St. Isaiah continues his proclamation of the truth to the People of God who seem to have forgotten their fidelity to the God Who rescued them from Egypt all those years ago. They, like us, grew satisfied and happy with the results of God’s salvation but forgot to remain grateful and faithful to that salvation. It’s an old story and one we repeat often even in our own lives.

So, how are we to take these “hellfire and brimstone” sermons from our dear Isaiah? Very seriously, that’s how!

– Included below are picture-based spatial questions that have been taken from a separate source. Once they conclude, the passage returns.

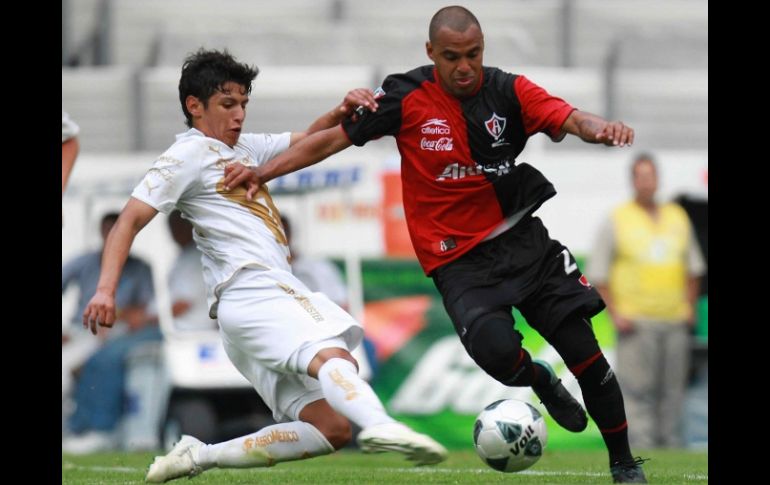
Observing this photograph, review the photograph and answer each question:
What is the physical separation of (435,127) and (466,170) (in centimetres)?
26

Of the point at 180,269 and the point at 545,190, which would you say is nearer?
the point at 545,190

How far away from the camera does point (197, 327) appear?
13336 mm

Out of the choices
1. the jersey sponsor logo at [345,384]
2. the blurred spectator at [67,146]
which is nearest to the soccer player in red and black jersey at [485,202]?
the jersey sponsor logo at [345,384]

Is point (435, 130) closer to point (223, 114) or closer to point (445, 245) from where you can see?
point (445, 245)

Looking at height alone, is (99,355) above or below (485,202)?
below

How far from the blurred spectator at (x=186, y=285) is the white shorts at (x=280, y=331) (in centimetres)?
589

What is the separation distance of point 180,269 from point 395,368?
2080 millimetres

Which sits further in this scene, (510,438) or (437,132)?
(437,132)

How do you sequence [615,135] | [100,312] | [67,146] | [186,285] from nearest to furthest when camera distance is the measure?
[100,312], [615,135], [67,146], [186,285]

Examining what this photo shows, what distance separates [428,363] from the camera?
43.6ft

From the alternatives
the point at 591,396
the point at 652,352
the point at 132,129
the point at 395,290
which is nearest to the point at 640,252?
the point at 652,352

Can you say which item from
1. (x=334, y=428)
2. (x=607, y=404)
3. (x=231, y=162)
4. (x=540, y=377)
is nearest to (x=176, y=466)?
(x=334, y=428)

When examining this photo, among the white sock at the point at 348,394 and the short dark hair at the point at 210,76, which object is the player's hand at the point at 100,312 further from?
the short dark hair at the point at 210,76
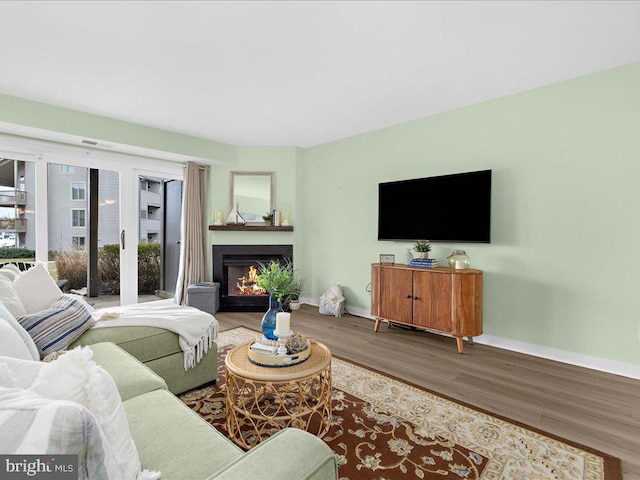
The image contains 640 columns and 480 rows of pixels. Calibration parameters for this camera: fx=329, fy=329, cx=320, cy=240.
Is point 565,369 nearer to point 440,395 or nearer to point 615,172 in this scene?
point 440,395

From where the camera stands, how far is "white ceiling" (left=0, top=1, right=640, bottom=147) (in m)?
2.02

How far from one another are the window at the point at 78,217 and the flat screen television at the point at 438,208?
368 centimetres

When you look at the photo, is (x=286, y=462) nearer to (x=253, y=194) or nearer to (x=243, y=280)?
(x=243, y=280)

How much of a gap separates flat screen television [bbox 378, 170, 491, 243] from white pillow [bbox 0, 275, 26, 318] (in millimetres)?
3288

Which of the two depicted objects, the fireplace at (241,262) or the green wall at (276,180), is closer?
the fireplace at (241,262)

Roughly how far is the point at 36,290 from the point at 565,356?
4080 mm

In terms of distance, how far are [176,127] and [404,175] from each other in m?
2.91

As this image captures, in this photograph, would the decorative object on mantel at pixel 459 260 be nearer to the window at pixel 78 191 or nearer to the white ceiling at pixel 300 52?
the white ceiling at pixel 300 52

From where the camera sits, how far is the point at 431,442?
5.81 ft

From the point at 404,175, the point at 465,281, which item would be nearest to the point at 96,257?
the point at 404,175

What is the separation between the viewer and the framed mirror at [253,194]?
498 centimetres

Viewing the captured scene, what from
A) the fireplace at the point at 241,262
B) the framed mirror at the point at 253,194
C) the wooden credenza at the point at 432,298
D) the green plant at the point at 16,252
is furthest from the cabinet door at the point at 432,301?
the green plant at the point at 16,252

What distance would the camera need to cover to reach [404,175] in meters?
3.97

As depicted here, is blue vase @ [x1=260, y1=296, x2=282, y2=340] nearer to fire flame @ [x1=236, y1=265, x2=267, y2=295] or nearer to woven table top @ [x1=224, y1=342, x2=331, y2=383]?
woven table top @ [x1=224, y1=342, x2=331, y2=383]
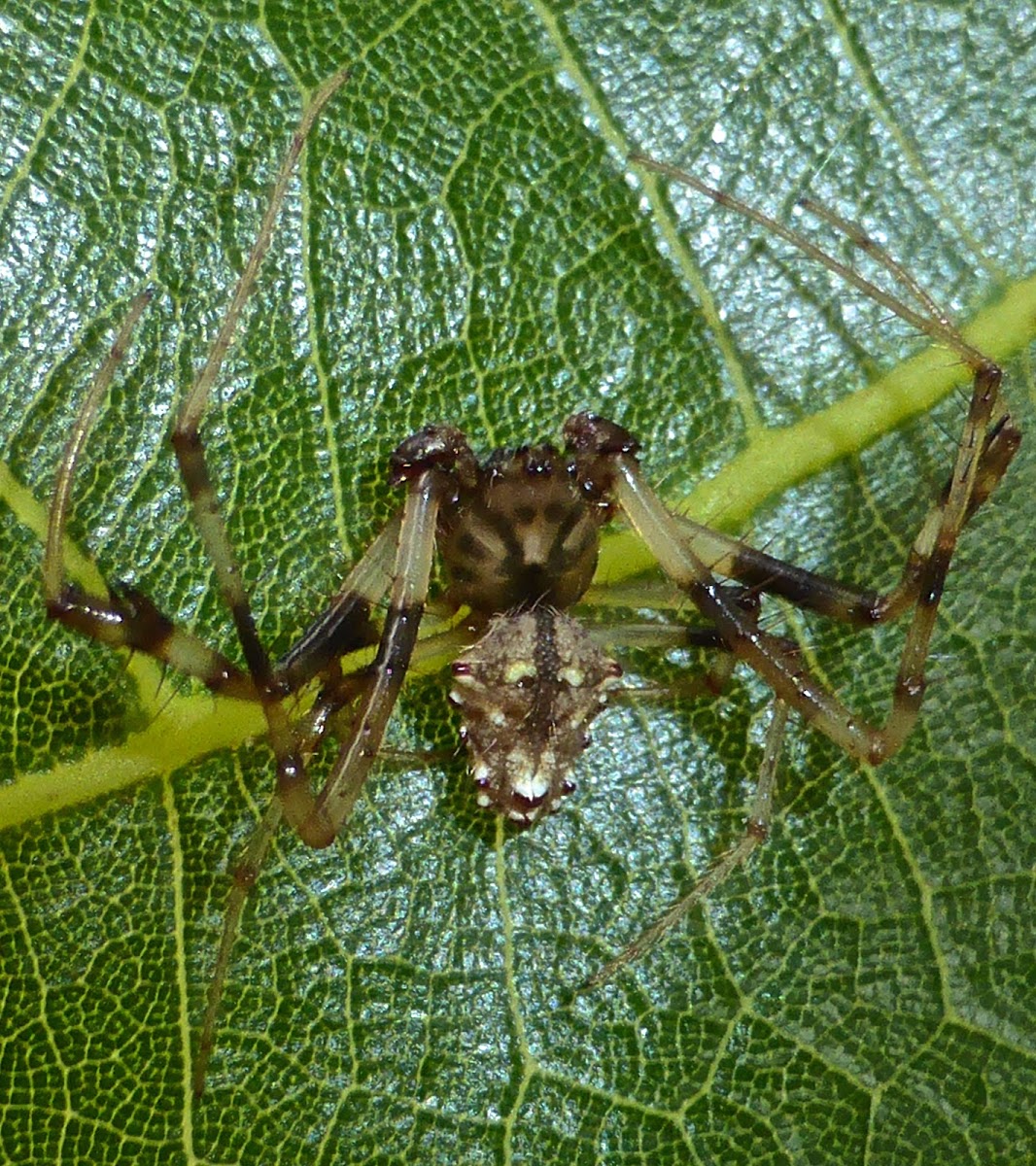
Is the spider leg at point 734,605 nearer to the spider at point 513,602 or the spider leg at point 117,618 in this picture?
the spider at point 513,602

While we know our God is love, we are never free to assume that love is anything other than the terrible and awful love of a Creator that made us for Himself and for our good, and the forgetting of that awful love results in a hellish living filled with just the opposite of what our God created us for in the first place. God’s love is actually a terrifying reality when you realize that God loves you so much that He will not allow you to escape the consequences of your childish living. It is ultimately unloving to enable me to remain enslaved to my selfish choices, so God loves me too much to allow me to live in the fantasy world where I’m “rescued” from all my bad choices.

We were not made to “draw iniquity with cords of falsehood” or to “call evil good and good evil. who put darkness for light and light for darkness.” The language Isaiah uses is of a people who are so purposefully confused as to turn society upside down in the name of insisting they know better than the Creator how to run their own lives. These rebels become “heroes at drinking wine.” What a powerful phrase to show society has so forgotten wisdom that they make celebrities out of people who become drunk with their own pleasures. To enable the fantasy thinking of our self-centered delusions is the very definition of a deranged society. Helping people stay sick so you don’t “offend” them is a level of childishness and silly immaturity that should NEVER be allowed to survive! Madness leads to destruction. Thank God!

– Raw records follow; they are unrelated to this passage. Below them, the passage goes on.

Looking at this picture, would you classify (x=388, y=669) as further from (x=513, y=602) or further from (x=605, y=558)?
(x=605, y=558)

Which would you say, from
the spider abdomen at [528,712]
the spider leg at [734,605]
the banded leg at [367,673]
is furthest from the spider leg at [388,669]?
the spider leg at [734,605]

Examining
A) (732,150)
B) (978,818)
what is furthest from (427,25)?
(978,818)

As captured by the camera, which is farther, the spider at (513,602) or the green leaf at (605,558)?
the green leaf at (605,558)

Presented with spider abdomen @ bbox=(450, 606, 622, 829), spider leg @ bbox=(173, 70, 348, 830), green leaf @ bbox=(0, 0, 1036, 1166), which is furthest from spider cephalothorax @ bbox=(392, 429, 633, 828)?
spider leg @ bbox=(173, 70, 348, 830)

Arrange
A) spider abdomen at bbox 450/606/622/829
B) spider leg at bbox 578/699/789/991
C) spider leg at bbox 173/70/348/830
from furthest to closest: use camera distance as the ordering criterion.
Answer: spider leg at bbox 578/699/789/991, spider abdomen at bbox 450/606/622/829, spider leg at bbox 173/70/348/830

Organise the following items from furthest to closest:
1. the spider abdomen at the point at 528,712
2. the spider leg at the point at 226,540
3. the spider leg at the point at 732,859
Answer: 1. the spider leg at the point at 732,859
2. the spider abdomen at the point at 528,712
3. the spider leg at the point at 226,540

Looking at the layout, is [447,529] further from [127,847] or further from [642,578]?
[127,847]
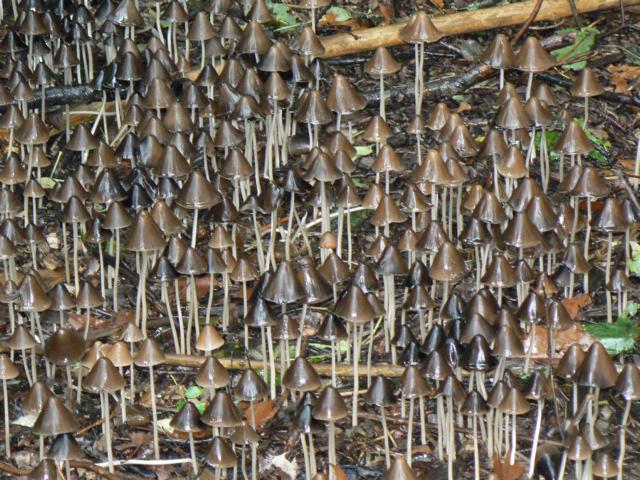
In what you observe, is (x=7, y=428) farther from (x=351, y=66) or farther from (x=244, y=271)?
(x=351, y=66)

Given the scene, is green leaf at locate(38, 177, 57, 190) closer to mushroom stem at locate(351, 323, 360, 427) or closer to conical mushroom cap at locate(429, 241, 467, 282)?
mushroom stem at locate(351, 323, 360, 427)

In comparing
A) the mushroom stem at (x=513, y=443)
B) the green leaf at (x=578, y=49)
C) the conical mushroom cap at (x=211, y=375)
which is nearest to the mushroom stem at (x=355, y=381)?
the conical mushroom cap at (x=211, y=375)

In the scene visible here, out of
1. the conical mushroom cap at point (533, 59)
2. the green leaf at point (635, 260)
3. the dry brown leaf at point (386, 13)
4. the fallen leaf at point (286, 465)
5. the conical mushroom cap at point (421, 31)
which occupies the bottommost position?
the fallen leaf at point (286, 465)

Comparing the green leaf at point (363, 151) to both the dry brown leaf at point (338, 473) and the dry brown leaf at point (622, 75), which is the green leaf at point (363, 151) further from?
the dry brown leaf at point (338, 473)

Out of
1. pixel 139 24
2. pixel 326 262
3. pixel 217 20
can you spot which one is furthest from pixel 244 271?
pixel 217 20

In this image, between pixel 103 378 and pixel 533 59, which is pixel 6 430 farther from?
pixel 533 59
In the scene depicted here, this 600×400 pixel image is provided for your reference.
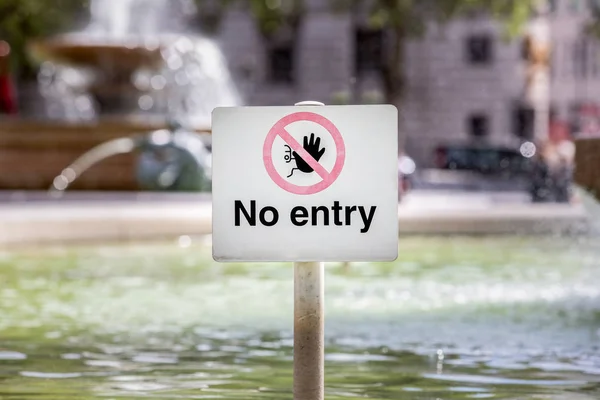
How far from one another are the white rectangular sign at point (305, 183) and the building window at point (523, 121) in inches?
Result: 2672

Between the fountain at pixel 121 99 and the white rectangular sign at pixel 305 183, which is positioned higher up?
the fountain at pixel 121 99

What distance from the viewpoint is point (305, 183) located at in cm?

And, of course, Isaiah reveals that this chaos and purposeful unfaithfulness triggers God’s “anger.” The “anger” of God is nothing less than our loving Creator allowing the natural consequences of foolish living to be undeterred by His power. The people foolish enough to forget God live with the full results of their rebellion against wisdom. This is the “tough love” of the Creator Who longs for your true freedom and not merely catering to your foolish, deluded, desires.

St. Theophylaktos, the bishop of Nicomedia in Asia, was a prime example of someone who refused to participate in the delusions of a society that had moved away from the wisdom of the Faith. He lived in a time when society was gripped by iconoclasm and the State persecuted all those who insisted that venerating the holy icons was both a venerable tradition and consistent with the theology of the Faith that Christ became flesh to make God’s love for humanity visible! the saint was sent into exile where he died after confronting the emperor and rebuking him to his face over this persecution of the true Orthodox Faith.

So, today, are you experiencing the results of foolish living? If you’re like me, you have to answer “yes.” What to do? Remember the season you are in now and embrace the loving wisdom of God in repentance, which isn’t saying I’m sorry for breaking a rule as much as it is confessing just how far I’ve missed the mark of God’s justice and righteousness. Then you’ll be on your way to being Orthodox on Purpose.

P.S. You lived a life hidden in God, O all-famed Theophylact, but Christ revealed you unto all as a shining light set upon the spiritual lampstand, and He placed in your hands the tablets of the Spirit’s doctrines; whereby you enlighten us.